* [Exercise task]:
Copy every one of the entries below word for word.

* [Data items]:
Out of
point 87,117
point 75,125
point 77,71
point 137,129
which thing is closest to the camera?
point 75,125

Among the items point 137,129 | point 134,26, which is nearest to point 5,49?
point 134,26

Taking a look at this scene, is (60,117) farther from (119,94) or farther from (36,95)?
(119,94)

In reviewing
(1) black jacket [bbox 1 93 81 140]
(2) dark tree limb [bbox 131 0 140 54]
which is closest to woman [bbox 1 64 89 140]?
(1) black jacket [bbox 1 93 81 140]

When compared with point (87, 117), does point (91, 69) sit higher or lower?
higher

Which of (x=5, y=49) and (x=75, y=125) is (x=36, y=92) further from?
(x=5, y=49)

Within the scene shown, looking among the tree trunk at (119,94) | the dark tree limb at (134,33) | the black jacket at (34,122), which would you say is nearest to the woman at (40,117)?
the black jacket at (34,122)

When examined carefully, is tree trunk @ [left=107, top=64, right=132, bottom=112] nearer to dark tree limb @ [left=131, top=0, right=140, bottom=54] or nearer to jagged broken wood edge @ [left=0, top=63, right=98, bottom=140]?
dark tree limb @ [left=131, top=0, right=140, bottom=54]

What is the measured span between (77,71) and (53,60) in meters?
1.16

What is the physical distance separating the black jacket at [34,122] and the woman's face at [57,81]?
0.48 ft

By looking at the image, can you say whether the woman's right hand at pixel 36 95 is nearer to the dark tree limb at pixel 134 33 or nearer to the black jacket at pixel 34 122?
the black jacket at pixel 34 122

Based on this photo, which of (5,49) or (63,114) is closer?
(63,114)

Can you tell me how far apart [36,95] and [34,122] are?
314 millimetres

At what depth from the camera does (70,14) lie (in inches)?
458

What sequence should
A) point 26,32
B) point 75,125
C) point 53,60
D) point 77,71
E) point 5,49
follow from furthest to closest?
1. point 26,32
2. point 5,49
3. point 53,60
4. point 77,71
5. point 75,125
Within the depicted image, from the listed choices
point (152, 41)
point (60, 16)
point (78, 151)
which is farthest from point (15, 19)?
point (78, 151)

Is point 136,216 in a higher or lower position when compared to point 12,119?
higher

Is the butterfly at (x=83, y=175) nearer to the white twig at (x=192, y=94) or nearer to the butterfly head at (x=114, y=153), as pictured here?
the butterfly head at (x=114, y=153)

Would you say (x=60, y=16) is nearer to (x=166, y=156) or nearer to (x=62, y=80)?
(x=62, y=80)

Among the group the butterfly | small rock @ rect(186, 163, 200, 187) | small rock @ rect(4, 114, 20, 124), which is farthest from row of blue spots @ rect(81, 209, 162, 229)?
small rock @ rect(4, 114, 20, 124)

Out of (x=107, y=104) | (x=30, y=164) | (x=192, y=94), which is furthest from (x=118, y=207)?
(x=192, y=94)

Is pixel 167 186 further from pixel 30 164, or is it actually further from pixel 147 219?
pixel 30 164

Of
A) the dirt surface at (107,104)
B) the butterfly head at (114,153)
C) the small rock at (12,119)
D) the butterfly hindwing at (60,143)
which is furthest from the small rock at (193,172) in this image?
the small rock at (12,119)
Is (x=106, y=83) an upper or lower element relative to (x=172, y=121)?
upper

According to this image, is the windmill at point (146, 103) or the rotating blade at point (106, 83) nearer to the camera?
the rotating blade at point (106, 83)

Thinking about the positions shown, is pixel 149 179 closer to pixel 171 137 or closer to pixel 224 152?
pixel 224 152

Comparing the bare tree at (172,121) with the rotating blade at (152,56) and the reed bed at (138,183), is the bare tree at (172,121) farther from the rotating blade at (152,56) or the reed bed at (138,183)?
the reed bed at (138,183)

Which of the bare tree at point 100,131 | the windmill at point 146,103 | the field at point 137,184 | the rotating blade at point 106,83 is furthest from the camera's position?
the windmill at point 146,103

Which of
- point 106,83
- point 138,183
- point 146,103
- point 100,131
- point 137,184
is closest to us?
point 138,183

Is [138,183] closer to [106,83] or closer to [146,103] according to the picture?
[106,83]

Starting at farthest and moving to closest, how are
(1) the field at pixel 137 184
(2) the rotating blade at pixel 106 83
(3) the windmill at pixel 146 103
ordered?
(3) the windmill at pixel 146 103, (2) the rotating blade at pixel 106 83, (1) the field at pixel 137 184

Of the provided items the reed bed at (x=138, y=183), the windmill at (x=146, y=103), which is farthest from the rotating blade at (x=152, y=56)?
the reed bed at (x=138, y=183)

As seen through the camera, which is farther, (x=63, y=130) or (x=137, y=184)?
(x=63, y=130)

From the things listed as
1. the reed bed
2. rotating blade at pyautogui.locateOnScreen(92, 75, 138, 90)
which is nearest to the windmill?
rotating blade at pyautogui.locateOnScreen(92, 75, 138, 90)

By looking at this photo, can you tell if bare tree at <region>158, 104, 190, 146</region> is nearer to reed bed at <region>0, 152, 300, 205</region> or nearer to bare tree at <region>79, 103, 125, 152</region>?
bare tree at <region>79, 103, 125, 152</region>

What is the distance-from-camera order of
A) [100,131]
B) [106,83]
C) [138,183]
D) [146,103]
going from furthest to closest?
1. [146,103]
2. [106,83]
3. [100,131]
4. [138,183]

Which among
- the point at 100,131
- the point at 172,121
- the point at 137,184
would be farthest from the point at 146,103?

* [In response]:
Out of
point 87,117
point 75,125
point 77,71
point 137,129
which thing is closest to the camera?
point 75,125

Among the items point 137,129 | point 134,26, which is nearest to point 5,49?
point 134,26

Taking a look at this scene, is (60,117) farther from (119,94) or farther from (36,95)?
(119,94)

In reviewing
(1) black jacket [bbox 1 93 81 140]
(2) dark tree limb [bbox 131 0 140 54]
which is closest to woman [bbox 1 64 89 140]?
(1) black jacket [bbox 1 93 81 140]

When compared with point (87, 117), does point (91, 69) sit higher or lower?
higher

Which of (x=5, y=49) and (x=75, y=125) is (x=36, y=92) further from?
(x=5, y=49)

Within the scene shown, looking among the tree trunk at (119,94) | the dark tree limb at (134,33) | the black jacket at (34,122), which would you say is nearest to the woman at (40,117)?
the black jacket at (34,122)

When examined carefully, is tree trunk @ [left=107, top=64, right=132, bottom=112] nearer to dark tree limb @ [left=131, top=0, right=140, bottom=54] or nearer to jagged broken wood edge @ [left=0, top=63, right=98, bottom=140]?
dark tree limb @ [left=131, top=0, right=140, bottom=54]

What is the measured span between (77,71) and (53,60) in meters?
1.16

What is the physical distance separating the black jacket at [34,122] and the woman's face at [57,81]?
0.48 ft

By looking at the image, can you say whether the woman's right hand at pixel 36 95 is nearer to the dark tree limb at pixel 134 33 or nearer to the black jacket at pixel 34 122?
the black jacket at pixel 34 122

Based on this photo, which of (5,49) or (63,114) is closer?
(63,114)

Can you tell me how far apart [36,95] and [34,122] are?
314 millimetres

At what depth from the camera does (70,14) lie (in inches)?
458

What sequence should
A) point 26,32
B) point 75,125
C) point 53,60
D) point 77,71
E) point 5,49
follow from furthest to closest?
1. point 26,32
2. point 5,49
3. point 53,60
4. point 77,71
5. point 75,125
Within the depicted image, from the listed choices
point (152, 41)
point (60, 16)
point (78, 151)
which is farthest from point (15, 19)?
point (78, 151)

Is point 136,216 in a higher or lower position when compared to point 12,119?
higher

Is the butterfly at (x=83, y=175) nearer to the white twig at (x=192, y=94) or nearer to the butterfly head at (x=114, y=153), as pictured here?
the butterfly head at (x=114, y=153)

Would you say (x=60, y=16) is nearer to (x=166, y=156) or nearer to (x=62, y=80)?
(x=62, y=80)

Among the group the butterfly | small rock @ rect(186, 163, 200, 187) | small rock @ rect(4, 114, 20, 124), which is farthest from row of blue spots @ rect(81, 209, 162, 229)?
small rock @ rect(4, 114, 20, 124)

Out of (x=107, y=104) | (x=30, y=164) | (x=192, y=94), which is furthest from (x=118, y=207)?
(x=192, y=94)

Is pixel 167 186 further from pixel 30 164, or is it actually further from pixel 147 219?
pixel 30 164

Of
A) the dirt surface at (107,104)
B) the butterfly head at (114,153)
C) the small rock at (12,119)
D) the butterfly hindwing at (60,143)
which is furthest from the small rock at (193,172) in this image?
the small rock at (12,119)
Is (x=106, y=83) an upper or lower element relative to (x=172, y=121)?
upper

According to this image, is the windmill at point (146, 103) or the rotating blade at point (106, 83) nearer to the camera?
the rotating blade at point (106, 83)

Thinking about the positions shown, is pixel 149 179 closer to pixel 171 137 or closer to pixel 224 152?
pixel 224 152

Comparing the bare tree at (172,121) with the rotating blade at (152,56) and the reed bed at (138,183), is the bare tree at (172,121) farther from the rotating blade at (152,56) or the reed bed at (138,183)?
the reed bed at (138,183)

Which of the bare tree at point 100,131 | the windmill at point 146,103 | the field at point 137,184 | the rotating blade at point 106,83 is furthest from the camera's position?
the windmill at point 146,103

Which of
- point 106,83
- point 138,183
- point 146,103
- point 100,131
- point 137,184
is closest to us?
point 138,183

Is [138,183] closer to [106,83] or closer to [146,103] according to the picture?
[106,83]

Starting at farthest and moving to closest, how are
(1) the field at pixel 137 184
(2) the rotating blade at pixel 106 83
(3) the windmill at pixel 146 103
ordered?
(3) the windmill at pixel 146 103, (2) the rotating blade at pixel 106 83, (1) the field at pixel 137 184

Of the provided items the reed bed at (x=138, y=183), the windmill at (x=146, y=103), which is farthest from the rotating blade at (x=152, y=56)?
the reed bed at (x=138, y=183)

As seen through the camera, which is farther, (x=63, y=130) or (x=137, y=184)?
(x=63, y=130)

From the things listed as
1. the reed bed
2. rotating blade at pyautogui.locateOnScreen(92, 75, 138, 90)
which is nearest to the windmill?
rotating blade at pyautogui.locateOnScreen(92, 75, 138, 90)

By looking at this photo, can you tell if bare tree at <region>158, 104, 190, 146</region> is nearer to reed bed at <region>0, 152, 300, 205</region> or nearer to bare tree at <region>79, 103, 125, 152</region>?
bare tree at <region>79, 103, 125, 152</region>

What is the distance-from-camera order of
A) [100,131]
B) [106,83]
C) [138,183]
D) [146,103]
going from furthest to closest?
1. [146,103]
2. [106,83]
3. [100,131]
4. [138,183]

Which among
- the point at 100,131
- the point at 172,121
- the point at 137,184
would be farthest from the point at 146,103?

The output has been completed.